Texte fourni:
<<<<

Dans cette même unité de Réserve, où les cadres sont des vétérans aguerris, on remarque la présence d’un sous-officier maçon : le sergent Bonneau. Qu’est-ce qui caractérise ce soldat ?

Ses déboires, son périple, ses souffrances. Engagé volontaire en 1787 comme simple soldat, sergent-major en 1792 dans le bataillon de volontaire du Puy-de-Dôme, il combat notamment près de Mayence. Alors qu’il était à la tête de 14 hommes il est assailli par l’ennemi et reçoit huit blessures avant de tomber entre leurs mains. Il est délivré par son colonel et déposé à l’hôpital militaire de Sedan pour être soigné. Il ne ressort de ce mouroir que huit mois après.

Est-ce cette courte captivité qui lui apprit l’intérêt de la Franc-maçonnerie dans l’armée ?

Car en effet les soldats prisonniers qui font le signe de reddition maçonnique s’avèrent mieux traités que les autres s’ils trouvent un frère parmi leurs ennemis. L’appartenance maçonnique est donc avant tout pour ces militaires une assurance en cas de revers de fortune.

A ce titre, il n’est pas étonnant que la franc-maçonnerie se soit développée durant la campagne d’Espagne, peut être en partie du fait des contacts avec l’ennemi britannique, mais surtout parce que le sort peu enviable des prisonniers de guerre sur ce front rendait « l’assurance maçonnique » fort attrayante.

Alain Pigeard cite une anecdote à propos de ce soutien maçonnique. Durant la campagne de Russie, des officiers français prisonniers à Oschmiana firent le signe de détresse maçonnique au passage des aides de camps du Tzar. Aussitôt il fut ordonné de chauffer la prison et de distribuer vivres et vêtements !

Sources:

- PACAUD Fabien, La compagnie de Réserve départementale du Puy-de-Dôme. An XIV - 1814 , Mémoire de Master, Université Blaise Pascal LLSH de Clermont-Ferrand, 2010.

- Pigeard Alain, Dictionnaire de la Grande Armée, Tallandier, Bibliothèque Napoléonienne, 2002.

>>>>

Données fournies:
<<<<

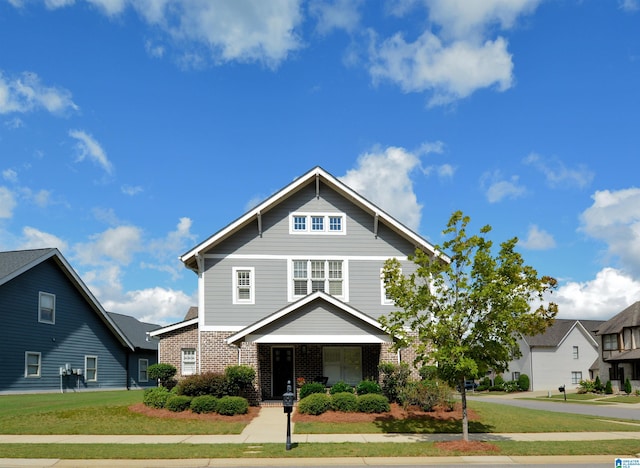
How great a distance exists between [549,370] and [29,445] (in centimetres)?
5456

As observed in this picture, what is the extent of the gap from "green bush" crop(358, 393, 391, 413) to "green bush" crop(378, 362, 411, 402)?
1298 millimetres

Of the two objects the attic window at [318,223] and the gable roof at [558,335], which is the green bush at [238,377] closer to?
the attic window at [318,223]

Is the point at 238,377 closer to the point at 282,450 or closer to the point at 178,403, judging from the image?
the point at 178,403

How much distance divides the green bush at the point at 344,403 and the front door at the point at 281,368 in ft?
17.9

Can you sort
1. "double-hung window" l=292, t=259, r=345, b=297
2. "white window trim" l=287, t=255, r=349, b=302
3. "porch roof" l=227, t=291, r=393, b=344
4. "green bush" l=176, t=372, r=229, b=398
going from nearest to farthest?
"green bush" l=176, t=372, r=229, b=398 → "porch roof" l=227, t=291, r=393, b=344 → "white window trim" l=287, t=255, r=349, b=302 → "double-hung window" l=292, t=259, r=345, b=297

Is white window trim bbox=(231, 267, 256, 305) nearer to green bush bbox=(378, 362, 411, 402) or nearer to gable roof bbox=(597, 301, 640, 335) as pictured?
green bush bbox=(378, 362, 411, 402)

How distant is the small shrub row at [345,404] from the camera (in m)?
22.1

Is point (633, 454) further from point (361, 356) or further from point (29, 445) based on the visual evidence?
point (29, 445)

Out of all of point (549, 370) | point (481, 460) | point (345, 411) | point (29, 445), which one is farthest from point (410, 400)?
point (549, 370)

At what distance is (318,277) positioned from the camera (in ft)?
92.3

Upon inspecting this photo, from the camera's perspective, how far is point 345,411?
22109mm

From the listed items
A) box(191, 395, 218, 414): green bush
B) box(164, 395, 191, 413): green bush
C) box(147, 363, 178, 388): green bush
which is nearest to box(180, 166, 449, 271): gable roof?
box(147, 363, 178, 388): green bush

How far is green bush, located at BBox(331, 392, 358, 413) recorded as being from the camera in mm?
22125

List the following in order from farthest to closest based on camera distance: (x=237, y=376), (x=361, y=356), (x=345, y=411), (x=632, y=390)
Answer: (x=632, y=390) → (x=361, y=356) → (x=237, y=376) → (x=345, y=411)
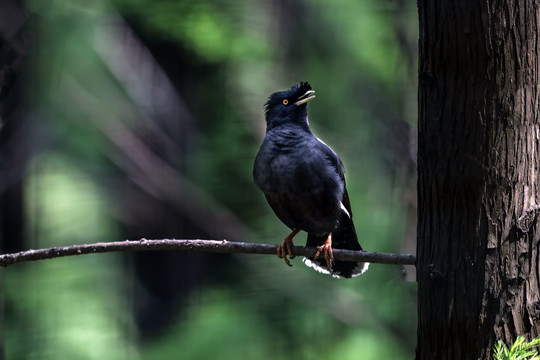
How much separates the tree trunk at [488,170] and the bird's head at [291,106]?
3.46ft

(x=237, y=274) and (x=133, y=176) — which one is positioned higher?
(x=133, y=176)

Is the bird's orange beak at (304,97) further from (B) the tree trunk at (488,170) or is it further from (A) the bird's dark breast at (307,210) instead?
(B) the tree trunk at (488,170)

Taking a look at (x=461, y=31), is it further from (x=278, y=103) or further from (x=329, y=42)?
(x=329, y=42)

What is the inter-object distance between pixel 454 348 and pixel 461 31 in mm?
574

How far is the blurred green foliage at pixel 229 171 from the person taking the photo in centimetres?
270

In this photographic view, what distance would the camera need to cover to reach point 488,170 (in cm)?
108

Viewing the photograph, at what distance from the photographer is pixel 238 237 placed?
110 inches

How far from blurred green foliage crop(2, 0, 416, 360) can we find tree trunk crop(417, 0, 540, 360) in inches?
61.8

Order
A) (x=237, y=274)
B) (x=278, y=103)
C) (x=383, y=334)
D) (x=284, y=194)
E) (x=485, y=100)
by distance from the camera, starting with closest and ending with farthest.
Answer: (x=485, y=100) < (x=284, y=194) < (x=278, y=103) < (x=383, y=334) < (x=237, y=274)

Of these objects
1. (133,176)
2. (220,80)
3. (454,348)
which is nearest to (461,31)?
(454,348)

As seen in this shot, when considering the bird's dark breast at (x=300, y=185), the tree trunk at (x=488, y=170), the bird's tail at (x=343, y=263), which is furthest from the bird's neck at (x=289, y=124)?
the tree trunk at (x=488, y=170)

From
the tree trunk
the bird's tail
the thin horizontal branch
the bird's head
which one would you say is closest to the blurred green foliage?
the bird's tail

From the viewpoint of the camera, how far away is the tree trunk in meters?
1.07

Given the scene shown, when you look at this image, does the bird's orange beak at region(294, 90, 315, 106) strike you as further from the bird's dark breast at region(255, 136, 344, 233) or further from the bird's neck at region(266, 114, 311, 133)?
the bird's dark breast at region(255, 136, 344, 233)
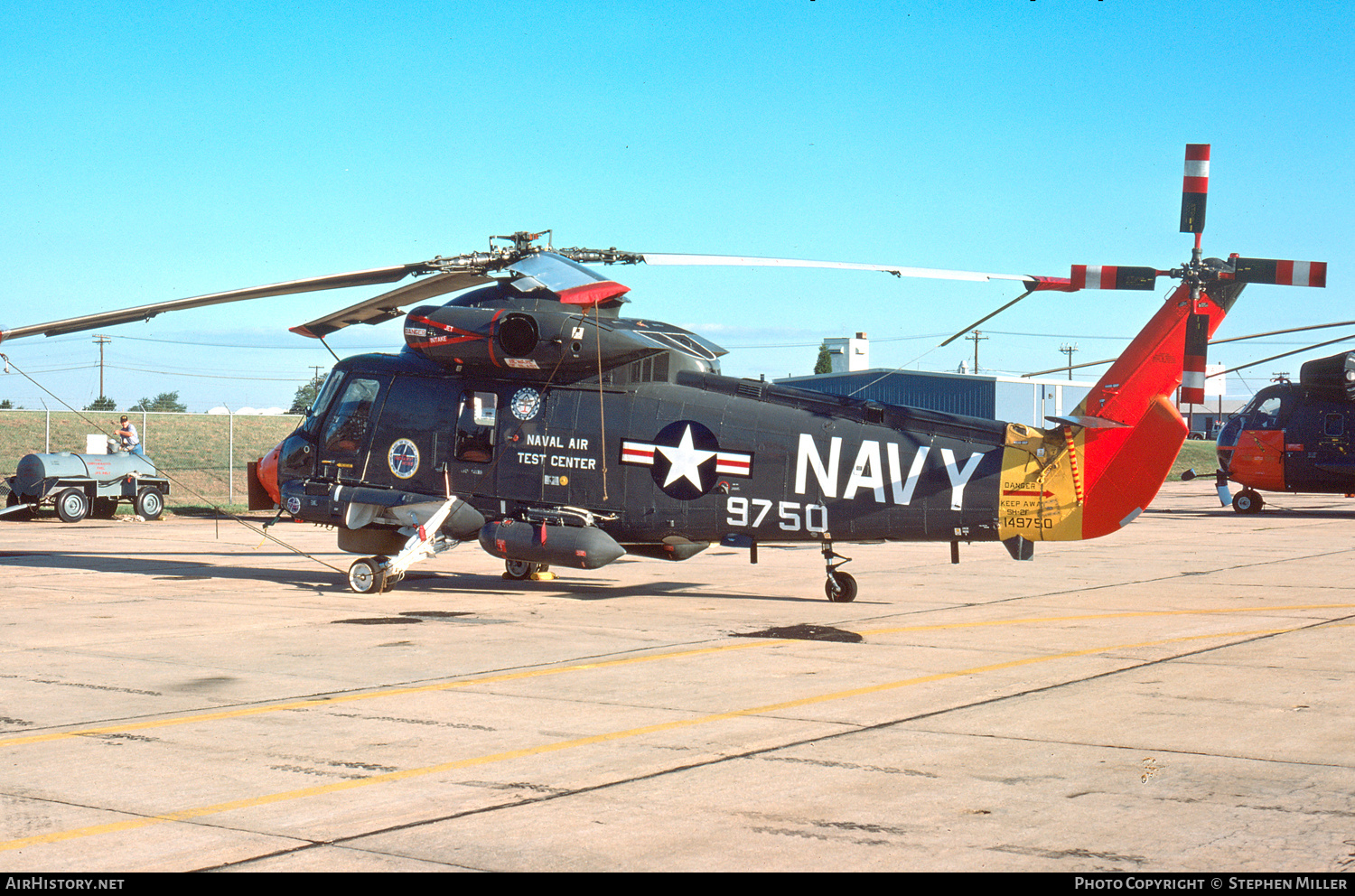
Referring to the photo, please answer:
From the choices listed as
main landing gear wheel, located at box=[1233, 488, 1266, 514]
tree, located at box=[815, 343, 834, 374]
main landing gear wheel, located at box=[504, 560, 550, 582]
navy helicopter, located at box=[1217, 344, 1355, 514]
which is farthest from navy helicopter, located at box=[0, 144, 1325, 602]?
tree, located at box=[815, 343, 834, 374]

>>>>

Objectifs:
[a] Présentez sous forme de liste le paragraphe du texte fourni qui commence par « Ses déboires, son périple », en conservant ses faits principaux.
[b] Relevez chaque ligne des données fournies qui contient le mot « foliage », en tenant compte de la casse.

Corrigé de l'exercice:
[a]
- Engagé volontaire en 1787 comme simple soldat.
- Sergent-major en 1792 dans le bataillon de volontaires du Puy-de-Dôme, il combat notamment près de Mayence.
- À la tête de 14 hommes, il est assailli par l'ennemi, reçoit huit blessures et est fait prisonnier.
- Délivré par son colonel, il est soigné à l'hôpital militaire de Sedan, qu'il ne quitte que huit mois plus tard.

[b]
How far is the blurred green foliage at pixel 229 171 from the person taking the photo in centimetres?
How far from blurred green foliage crop(2, 0, 416, 360) can we find tree trunk crop(417, 0, 540, 360) in inches?
which one would you say is closest to the blurred green foliage?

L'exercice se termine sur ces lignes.